To avoid caching inadequate responses, it’s best to couple the cache system with a feedback system.
For instance, when a user provides positive feedback, the response can be cached.
Adjusting the Similarity Threshold
Every use case requires different thresholds; generally, for a RAG, they range between 0.7 and 0.8.
To refine the threshold, I recommend implementing a monitoring system for cache hits/misses. This allows post-investigation of values close to the threshold, enabling you to adjust it accordingly.
Cache Expiration
The eternal challenge for developers: setting up an expiration policy, considering:
- Cache store sizing (likely your database)
- Knowledge updates
- Updates to the RAG (retrieval, re-ranking, prompt, etc.)
Conclusion
Semantic caching leverages the capabilities of language models to account for natural language variations that do not significantly affect semantics.
This type of cache is primarily used to reduce latency and costs associated with LLM-based systems, and thus operates at a different performance scale.

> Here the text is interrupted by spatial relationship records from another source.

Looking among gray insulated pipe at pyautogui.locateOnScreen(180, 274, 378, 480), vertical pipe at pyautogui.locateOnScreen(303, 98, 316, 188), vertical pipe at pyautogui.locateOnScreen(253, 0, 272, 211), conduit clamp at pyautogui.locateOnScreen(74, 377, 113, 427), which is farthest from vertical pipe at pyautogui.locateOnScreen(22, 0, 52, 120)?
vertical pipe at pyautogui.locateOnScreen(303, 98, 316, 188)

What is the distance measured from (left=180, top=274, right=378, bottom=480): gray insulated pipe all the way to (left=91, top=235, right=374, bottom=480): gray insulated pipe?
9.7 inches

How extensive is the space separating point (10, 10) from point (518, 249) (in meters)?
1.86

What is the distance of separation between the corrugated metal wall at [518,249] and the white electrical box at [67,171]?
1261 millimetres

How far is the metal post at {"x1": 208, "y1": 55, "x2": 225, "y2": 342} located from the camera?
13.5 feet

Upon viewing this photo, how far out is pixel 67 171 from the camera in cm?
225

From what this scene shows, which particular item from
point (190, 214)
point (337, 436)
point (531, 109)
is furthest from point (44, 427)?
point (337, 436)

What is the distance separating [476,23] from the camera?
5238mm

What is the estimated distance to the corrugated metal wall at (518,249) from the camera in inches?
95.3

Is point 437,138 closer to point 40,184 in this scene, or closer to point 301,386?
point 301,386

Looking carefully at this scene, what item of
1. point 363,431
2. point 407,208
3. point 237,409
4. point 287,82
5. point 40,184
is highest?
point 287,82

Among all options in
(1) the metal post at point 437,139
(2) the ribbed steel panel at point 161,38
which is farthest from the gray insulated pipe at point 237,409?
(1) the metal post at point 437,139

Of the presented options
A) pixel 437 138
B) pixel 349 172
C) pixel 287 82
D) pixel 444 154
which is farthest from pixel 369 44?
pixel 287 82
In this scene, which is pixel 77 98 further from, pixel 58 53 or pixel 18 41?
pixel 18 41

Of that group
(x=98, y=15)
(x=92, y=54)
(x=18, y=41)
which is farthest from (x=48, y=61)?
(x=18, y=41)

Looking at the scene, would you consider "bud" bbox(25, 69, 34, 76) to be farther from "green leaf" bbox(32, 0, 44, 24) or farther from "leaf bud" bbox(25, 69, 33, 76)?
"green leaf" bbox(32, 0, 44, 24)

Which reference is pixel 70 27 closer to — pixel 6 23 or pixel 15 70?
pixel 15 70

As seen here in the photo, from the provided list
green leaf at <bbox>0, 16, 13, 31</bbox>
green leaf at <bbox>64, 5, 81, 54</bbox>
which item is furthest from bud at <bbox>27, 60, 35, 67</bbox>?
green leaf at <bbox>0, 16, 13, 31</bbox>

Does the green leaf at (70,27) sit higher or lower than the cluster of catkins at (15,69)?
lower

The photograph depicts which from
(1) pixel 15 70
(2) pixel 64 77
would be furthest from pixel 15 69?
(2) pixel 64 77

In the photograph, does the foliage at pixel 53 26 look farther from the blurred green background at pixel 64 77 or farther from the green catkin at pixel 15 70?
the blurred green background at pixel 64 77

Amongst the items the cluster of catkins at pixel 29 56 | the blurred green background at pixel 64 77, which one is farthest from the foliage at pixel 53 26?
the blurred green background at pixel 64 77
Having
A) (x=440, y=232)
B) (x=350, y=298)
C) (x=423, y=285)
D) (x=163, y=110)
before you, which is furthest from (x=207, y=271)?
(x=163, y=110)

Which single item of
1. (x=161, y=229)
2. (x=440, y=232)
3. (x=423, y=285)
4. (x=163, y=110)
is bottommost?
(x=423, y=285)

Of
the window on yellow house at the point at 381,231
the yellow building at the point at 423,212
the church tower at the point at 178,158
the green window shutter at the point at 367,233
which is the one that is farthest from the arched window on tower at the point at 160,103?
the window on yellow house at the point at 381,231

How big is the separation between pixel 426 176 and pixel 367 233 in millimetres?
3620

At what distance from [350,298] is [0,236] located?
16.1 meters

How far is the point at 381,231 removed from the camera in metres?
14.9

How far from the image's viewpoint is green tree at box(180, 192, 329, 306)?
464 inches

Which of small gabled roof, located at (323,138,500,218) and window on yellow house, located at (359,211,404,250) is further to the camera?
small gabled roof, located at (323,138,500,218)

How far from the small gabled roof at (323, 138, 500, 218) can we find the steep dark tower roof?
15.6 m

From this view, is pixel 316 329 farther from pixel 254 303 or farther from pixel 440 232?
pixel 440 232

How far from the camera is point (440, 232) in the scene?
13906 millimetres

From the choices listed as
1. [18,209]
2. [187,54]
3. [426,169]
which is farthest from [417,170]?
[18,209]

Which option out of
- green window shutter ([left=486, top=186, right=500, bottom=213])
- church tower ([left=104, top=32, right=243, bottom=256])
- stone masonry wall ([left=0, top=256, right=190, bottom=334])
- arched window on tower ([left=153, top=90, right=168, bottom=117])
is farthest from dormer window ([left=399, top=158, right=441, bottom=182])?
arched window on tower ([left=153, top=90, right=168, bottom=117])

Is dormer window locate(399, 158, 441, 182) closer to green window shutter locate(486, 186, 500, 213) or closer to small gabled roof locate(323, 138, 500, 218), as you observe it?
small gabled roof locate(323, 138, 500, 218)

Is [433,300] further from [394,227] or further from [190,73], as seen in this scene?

A standard application cache using Redis is expected to provide responses in a few milliseconds, compared to hundreds of milliseconds.
Semantic caching is slower since it must use a model to compute the semantic field vector before searching in a vector database.
The entire process can take several hundred milliseconds but still represents a significant improvement compared to LLM system responses, which can take several seconds.